[Begin Excerpt]

Thursday 9 June 2011

LEJOG Day 54: Baldersdale to Langdon Beck

 Weather: Showers to start, brightening later with chilly westerly
 Distance covered today: 24.2km (15.0mi)
 Last night's B&B: Clove Lodge (£35)
 Cumulative distance: 1070.6km (665.2mi)/ % Complete: 56.0%
 GPS satellite track of today's route: Day 54 (click!)


Yet again I will struggle to make the blog post!  This time there isn’t even a computer in
the B&B, let alone an internet connection! Ironically as I approached it, I passed a BT van
installing connections and they told me that there was an advanced telephone exchange right
below the B&B, so they could have super-fast broadband if they wanted it. A brief chat with
my host and hostess convinced me that hell would first freeze over. Not that they aren’t
the sweetest and kindest people one could wish to meet. It is one of those little B&Bs
where you share the facilities with the owners. The communal bathroom is downstairs so I
will be trudging down the stairs in the middle of the night for my ritual visits to the
loo, but they said not to worry; they have to do so also! It’s an age thing, they said. 
I’m currently sitting in a little front-room, full of bright colours, homely mementos and
pot-plants, with a stunning view out over the fells and a roaring log fire at my back. 
I’ve had a cup of good, strong, northern tea and resisted many of the proffered biscuits. 
The contrast with last night’s stay in up-market and very posh Clove Lodge couldn’t be
starker!

Meanwhile, I’ve got a cunning plan!  There’s a Youth Hostel up the road near the pub where
I will have supper, which I bet has wifi. If you receive this blog tomorrow, my bet came
off. My post though will have to be finished soon, because my host is insisting on running
me up there in his car, and I had better be ready to post!

[End Excerpt]
[Begin Recorded information]

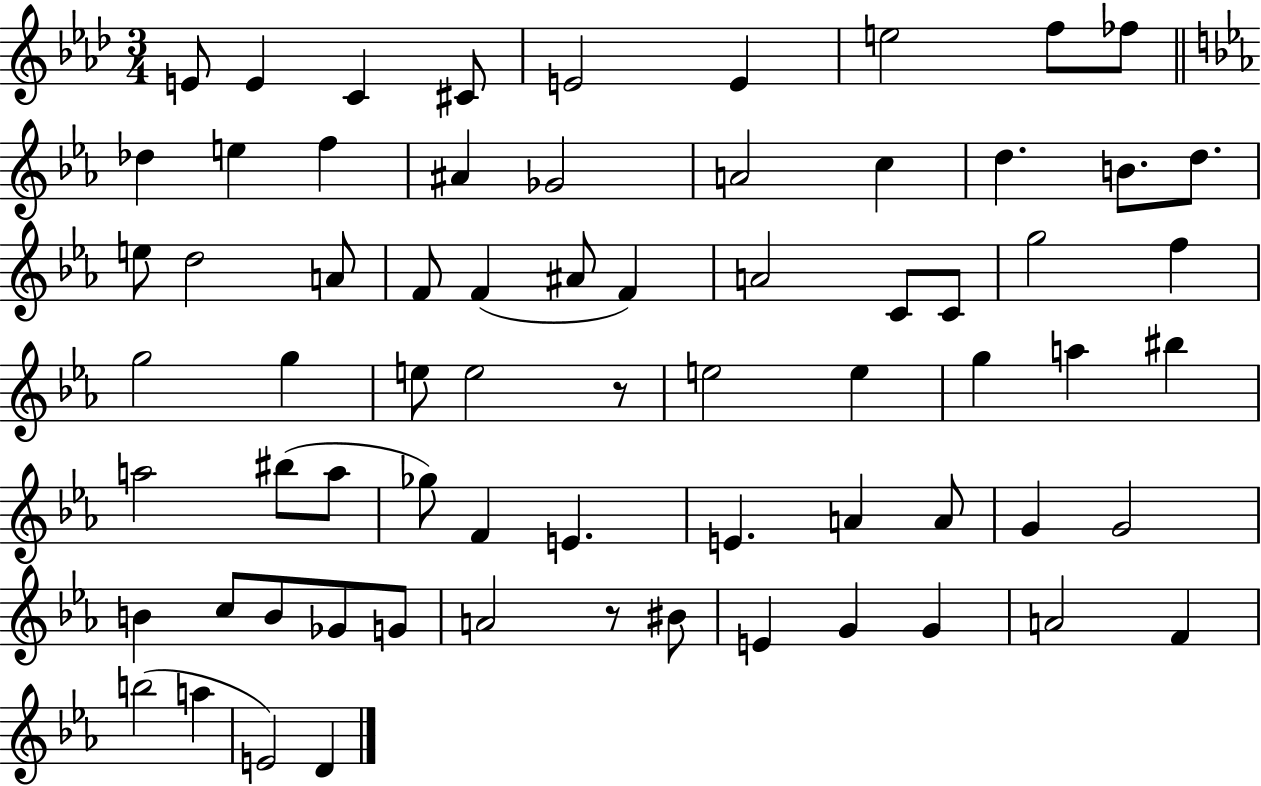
X:1
T:Untitled
M:3/4
L:1/4
K:Ab
E/2 E C ^C/2 E2 E e2 f/2 _f/2 _d e f ^A _G2 A2 c d B/2 d/2 e/2 d2 A/2 F/2 F ^A/2 F A2 C/2 C/2 g2 f g2 g e/2 e2 z/2 e2 e g a ^b a2 ^b/2 a/2 _g/2 F E E A A/2 G G2 B c/2 B/2 _G/2 G/2 A2 z/2 ^B/2 E G G A2 F b2 a E2 D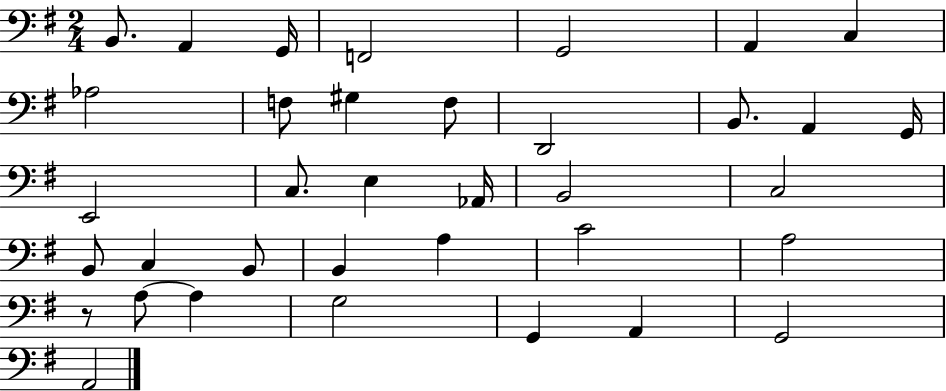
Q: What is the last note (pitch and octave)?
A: A2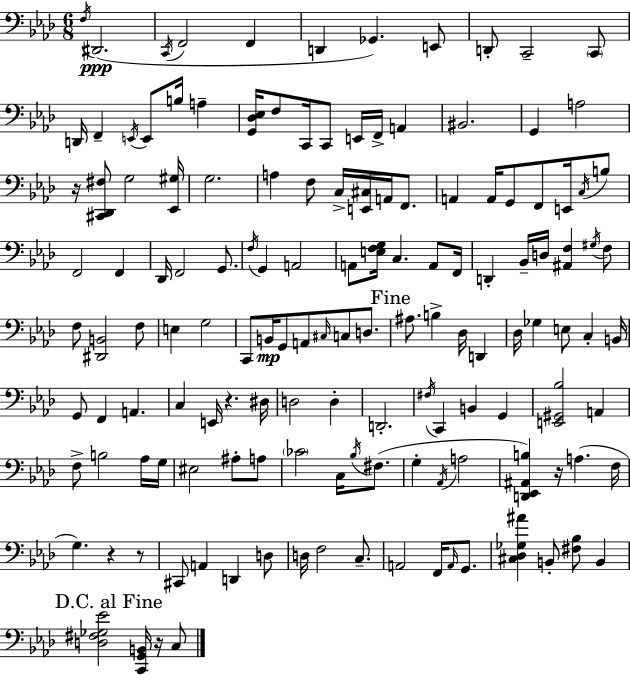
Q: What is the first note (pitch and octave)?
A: F3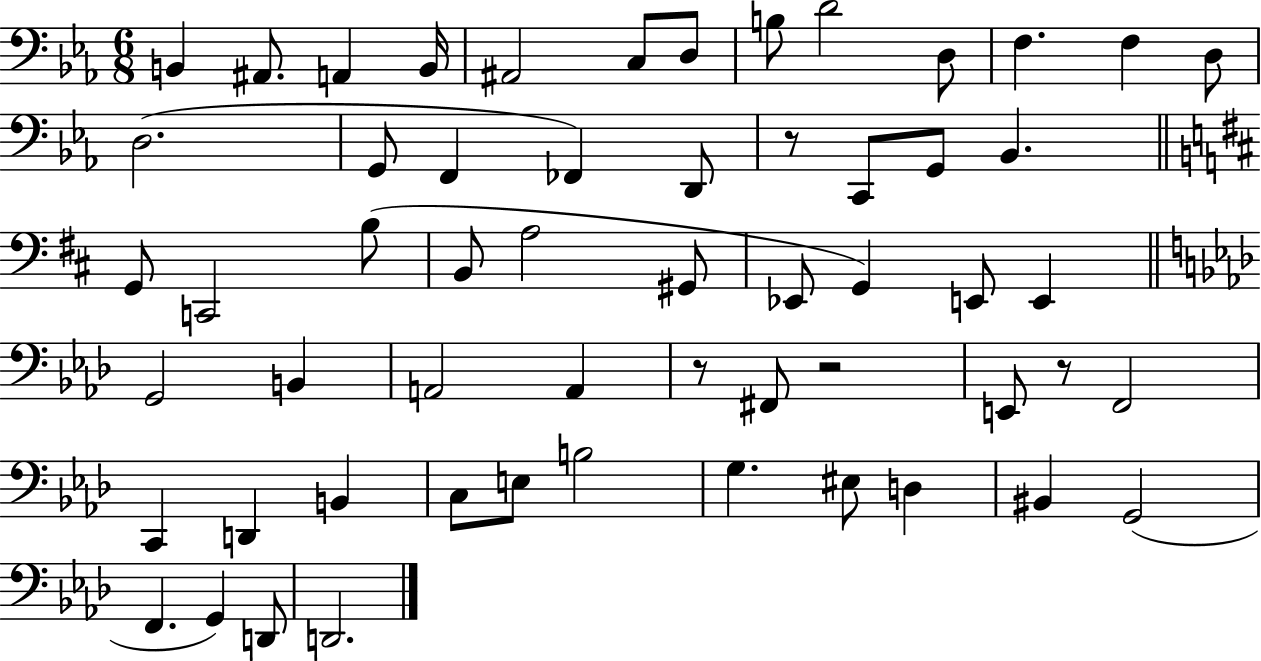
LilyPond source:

{
  \clef bass
  \numericTimeSignature
  \time 6/8
  \key ees \major
  b,4 ais,8. a,4 b,16 | ais,2 c8 d8 | b8 d'2 d8 | f4. f4 d8 | \break d2.( | g,8 f,4 fes,4) d,8 | r8 c,8 g,8 bes,4. | \bar "||" \break \key d \major g,8 c,2 b8( | b,8 a2 gis,8 | ees,8 g,4) e,8 e,4 | \bar "||" \break \key aes \major g,2 b,4 | a,2 a,4 | r8 fis,8 r2 | e,8 r8 f,2 | \break c,4 d,4 b,4 | c8 e8 b2 | g4. eis8 d4 | bis,4 g,2( | \break f,4. g,4) d,8 | d,2. | \bar "|."
}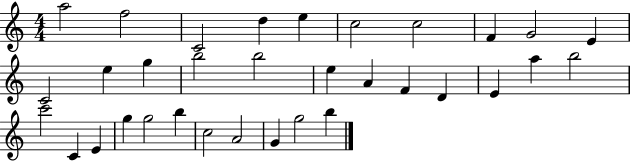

[End Recorded information]

_Problems to work on_
A - How would you say this sentence from the Day 54 walk blog in French: "I’ve had a cup of good, strong, northern tea and resisted many of the proffered biscuits."
B - Reproduce word for word the part of the Day 54 walk blog that opens with the words "Yet again I" and closes with "thing, they said.".

_Answers provided_
A - J'ai pris une tasse de bon thé fort du Nord et j'ai résisté à bon nombre des biscuits qu'on m'offrait.

B -
Yet again I will struggle to make the blog post!  This time there isn’t even a computer in
the B&B, let alone an internet connection! Ironically as I approached it, I passed a BT van
installing connections and they told me that there was an advanced telephone exchange right
below the B&B, so they could have super-fast broadband if they wanted it. A brief chat with
my host and hostess convinced me that hell would first freeze over. Not that they aren’t
the sweetest and kindest people one could wish to meet. It is one of those little B&Bs
where you share the facilities with the owners. The communal bathroom is downstairs so I
will be trudging down the stairs in the middle of the night for my ritual visits to the
loo, but they said not to worry; they have to do so also! It’s an age thing, they said.